[Assigned task] Without any pictures, copy the records below once more, exactly as they are.

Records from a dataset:
=======

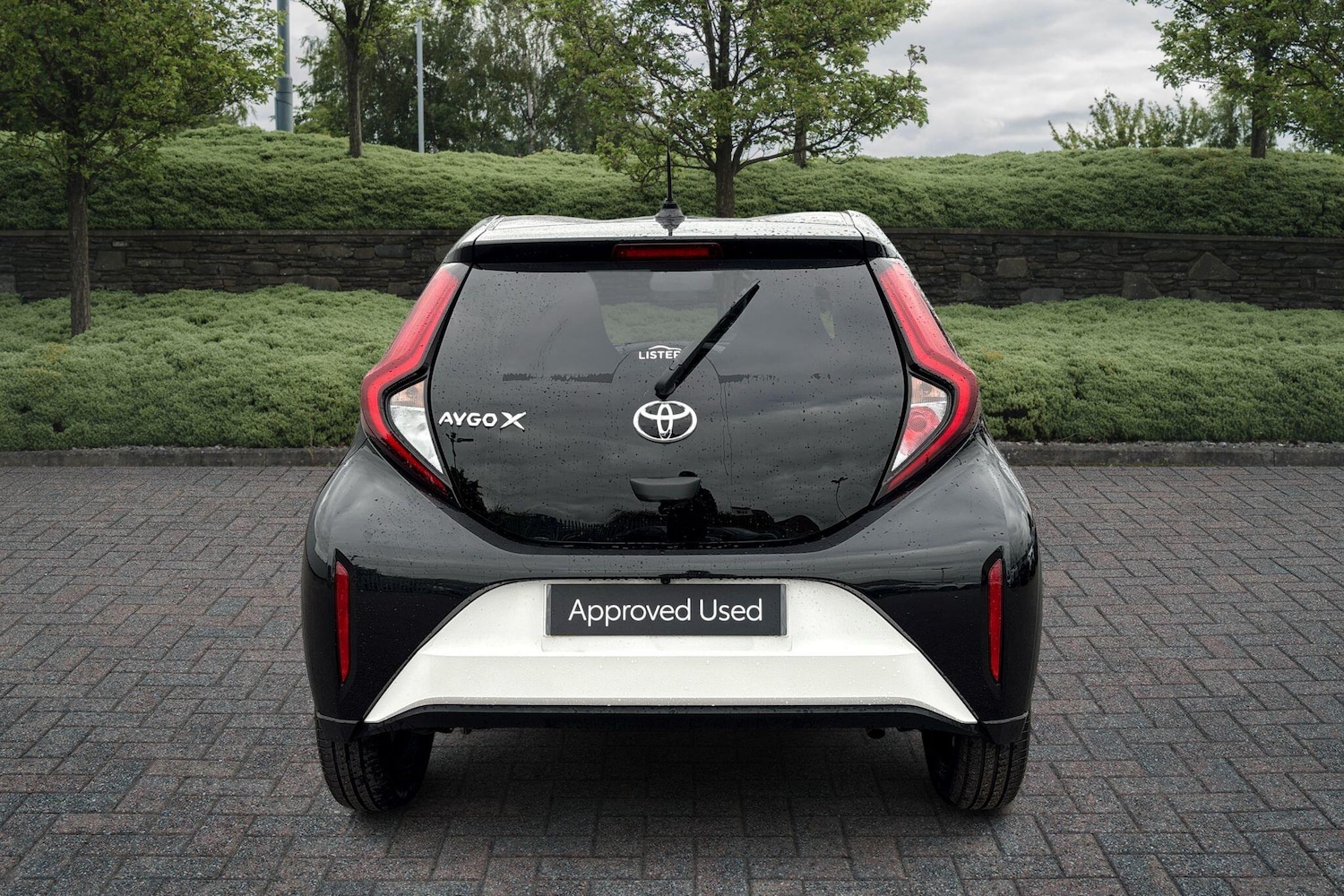 Used Toyota Aygo X 2025 for sale - 76123904: Photo 15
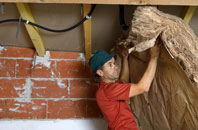 Tilly Down tapered roof insulation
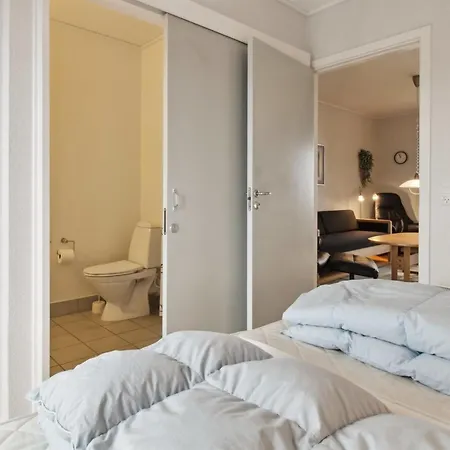 Lisamaria By Interhome Apartamento Højer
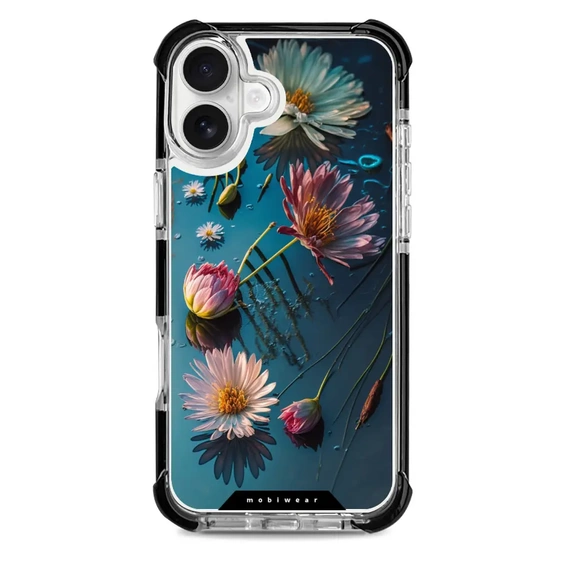 Case MagSafe Elite Bumper for Apple iPhone 16 Plus - Design D014D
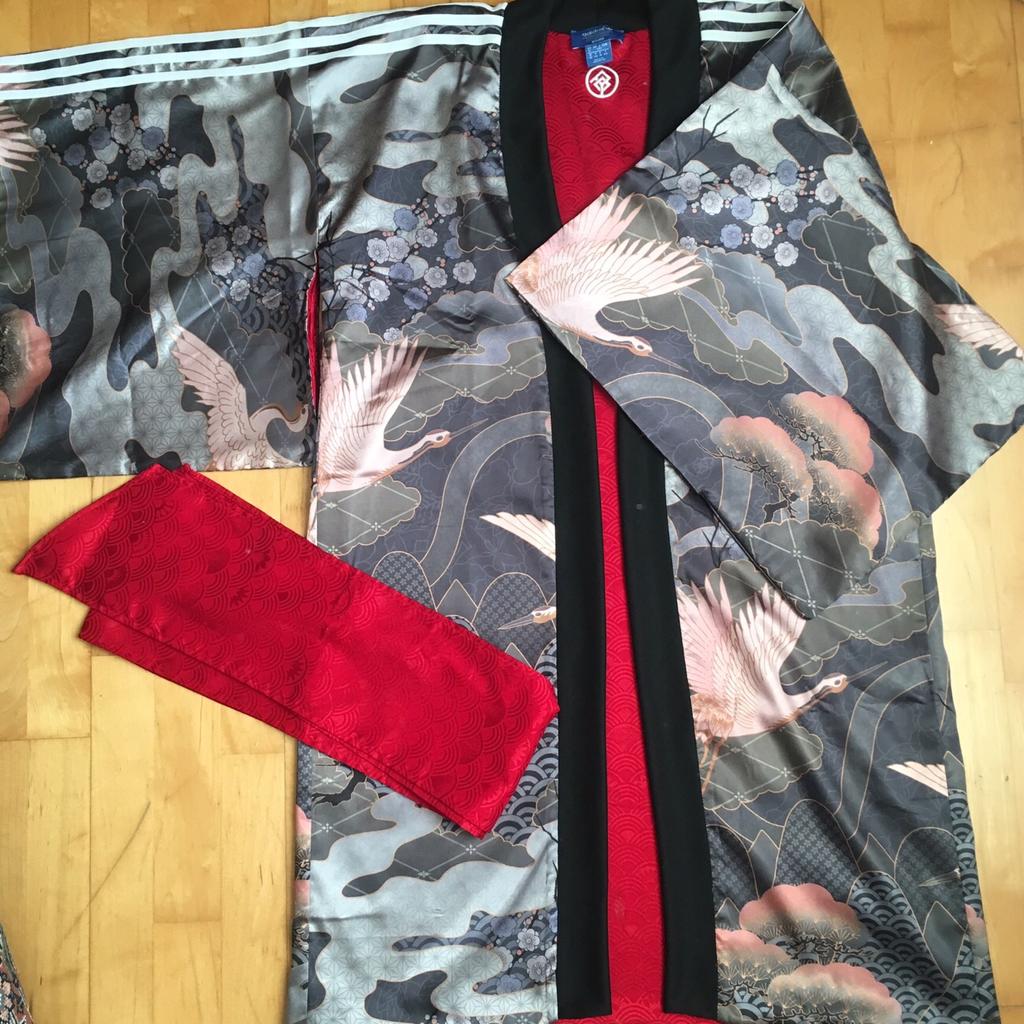 Adidas rita ora kimono hotsell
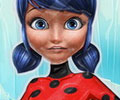 Salve a Ladybug do Congelamento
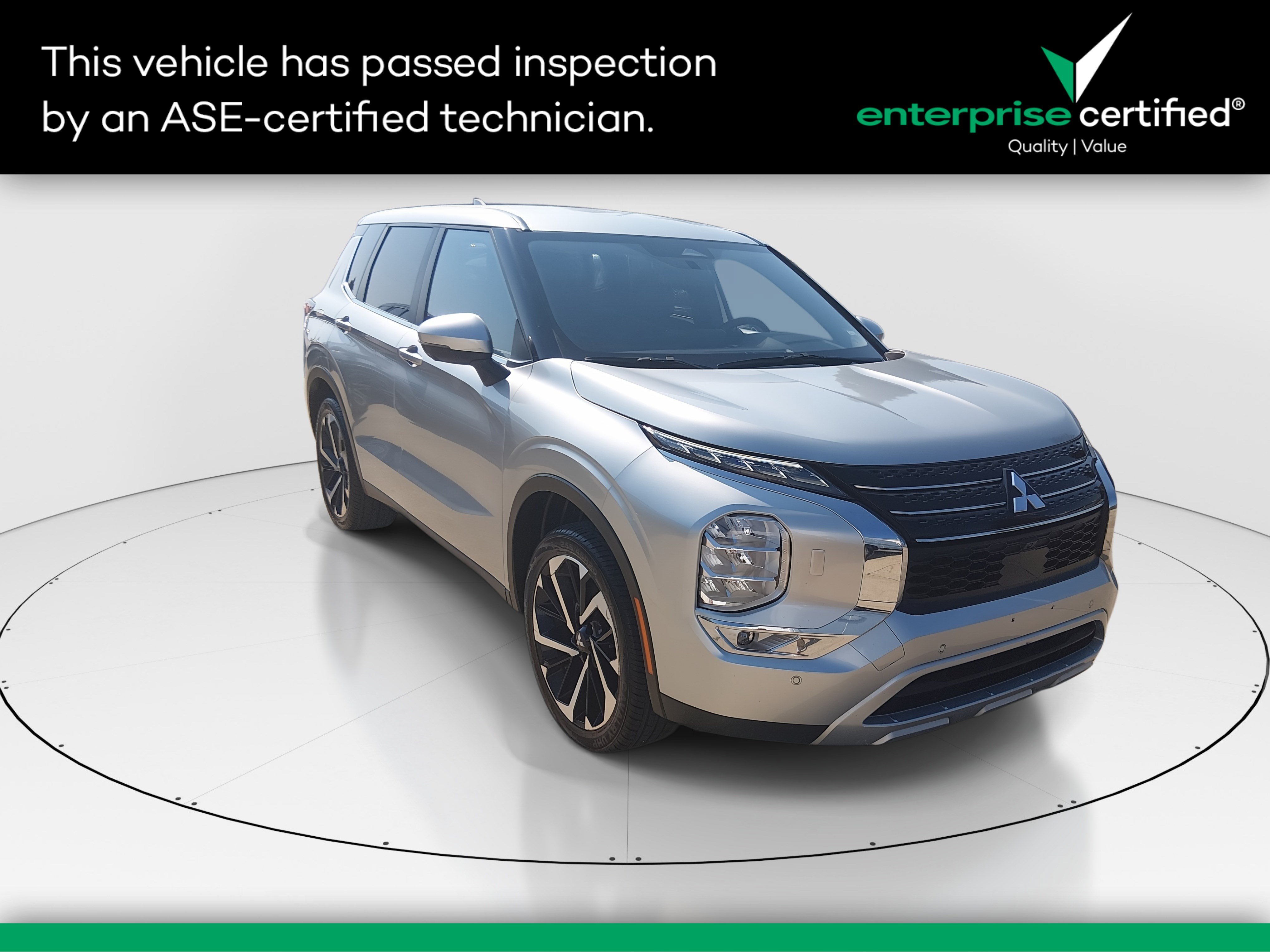2024 Mitsubishi Outlander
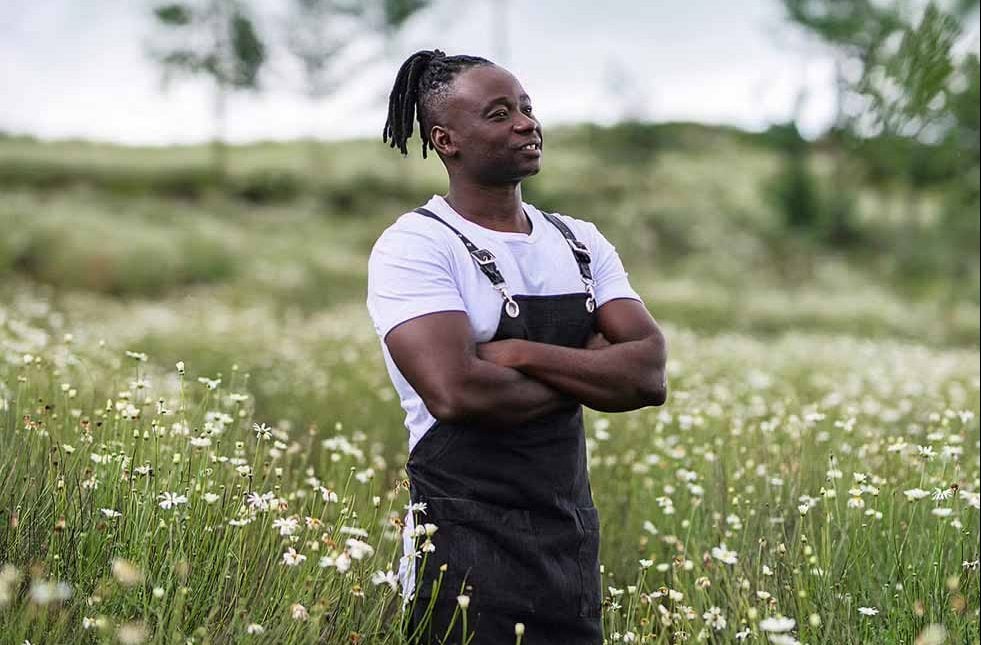 African chefs take on the world with a continent of flavours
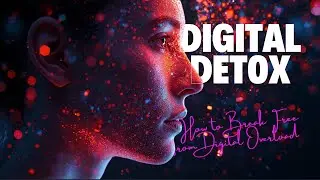 Digital Detox: Reclaiming Focus in the Information Age | How to Break Free from Digital Overload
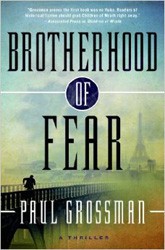 Cover of Brotherhood of Fear: A Willi Kraus Novel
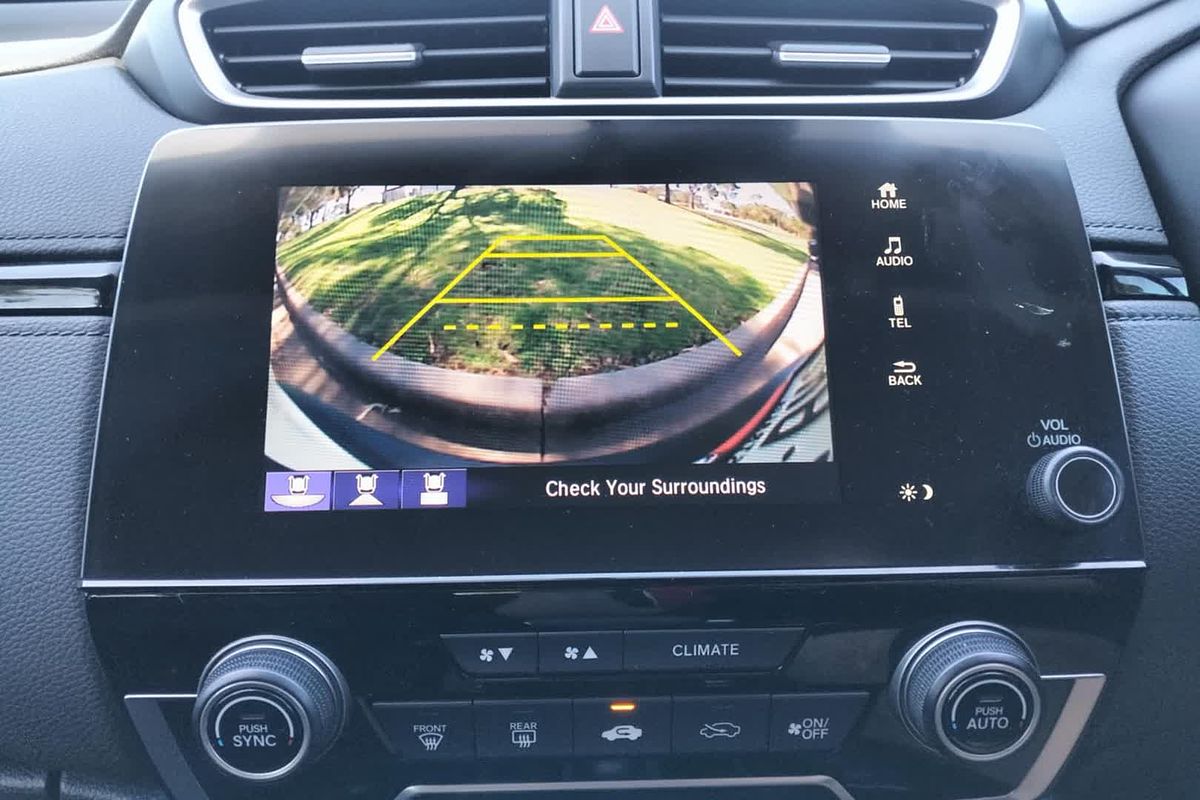2017 Honda CR-V VTi RW
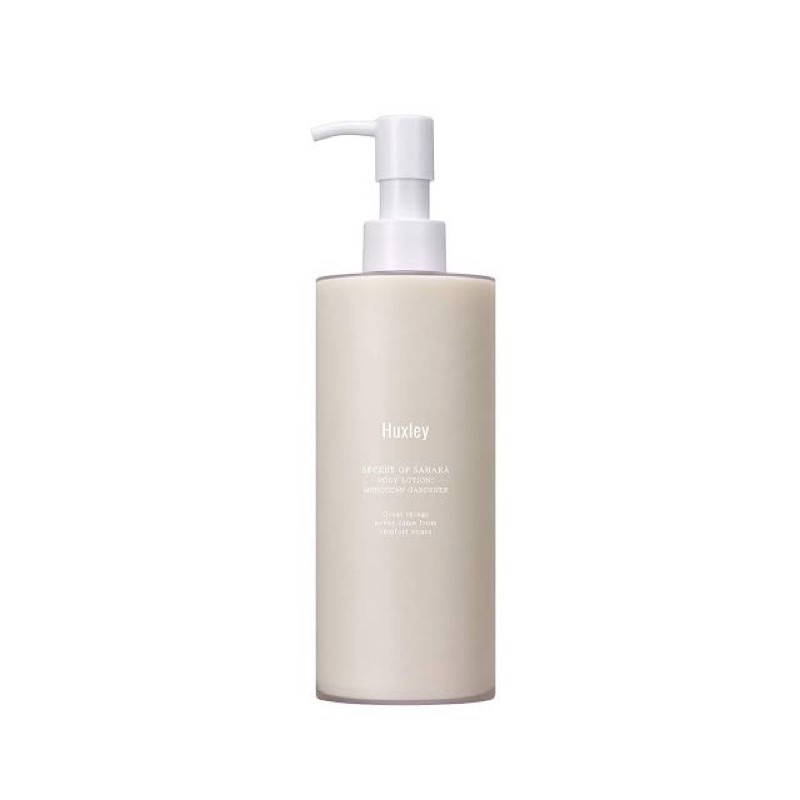Huxley Body Lotion Secret of Sahara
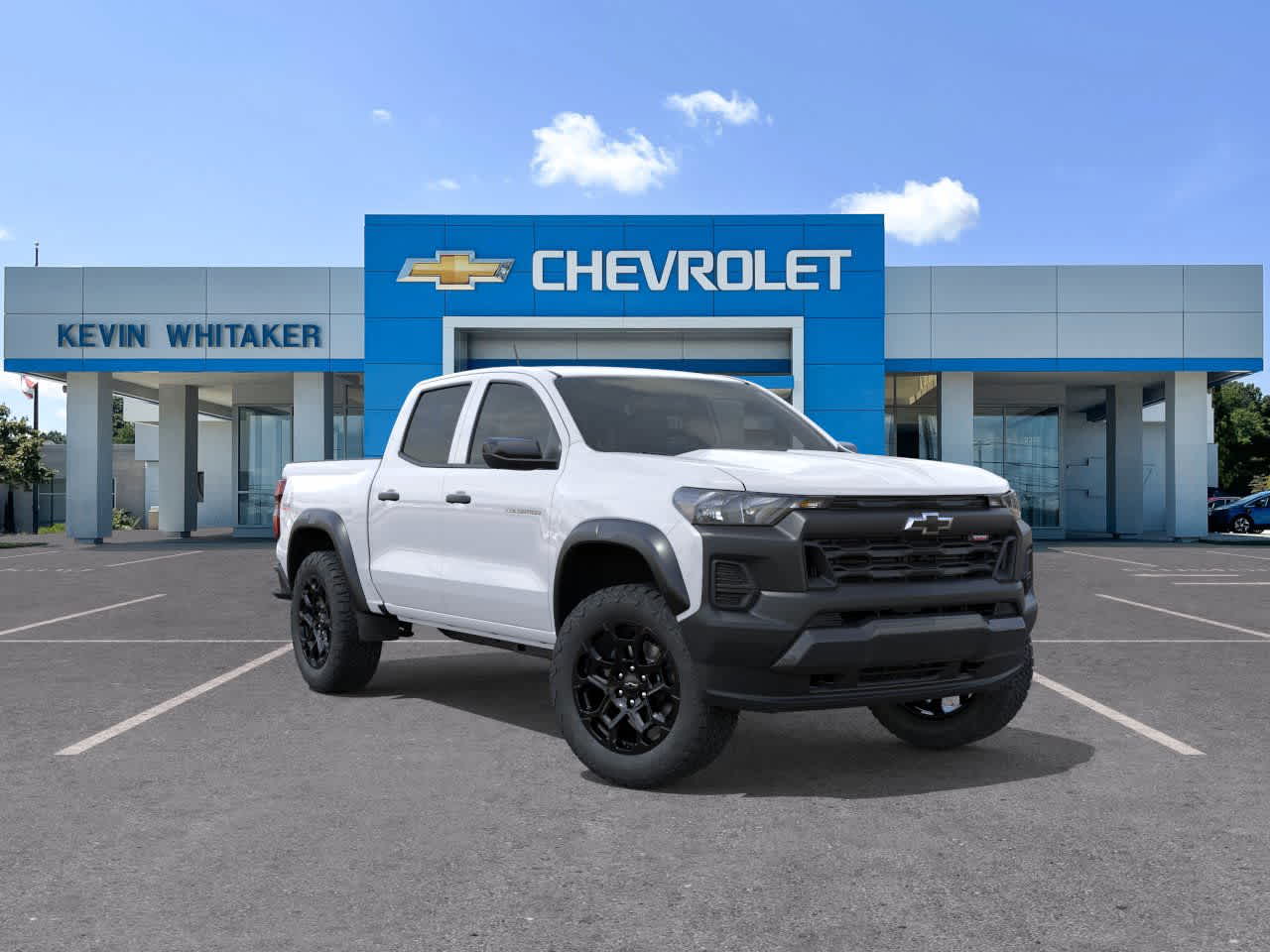 2026 Chevrolet Colorado Trail Boss's photo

=======

[Task solution]
 Used Toyota Aygo X 2025 for sale - 76123904: Photo 15
 Tilly Down tapered roof insulation
 Lisamaria By Interhome Apartamento Højer
 Case MagSafe Elite Bumper for Apple iPhone 16 Plus - Design D014D
 Adidas rita ora kimono hotsell
 Salve a Ladybug do Congelamento
2024 Mitsubishi Outlander
 African chefs take on the world with a continent of flavours
 Digital Detox: Reclaiming Focus in the Information Age | How to Break Free from Digital Overload
 Cover of Brotherhood of Fear: A Willi Kraus Novel
2017 Honda CR-V VTi RW
Huxley Body Lotion Secret of Sahara
 2026 Chevrolet Colorado Trail Boss's photo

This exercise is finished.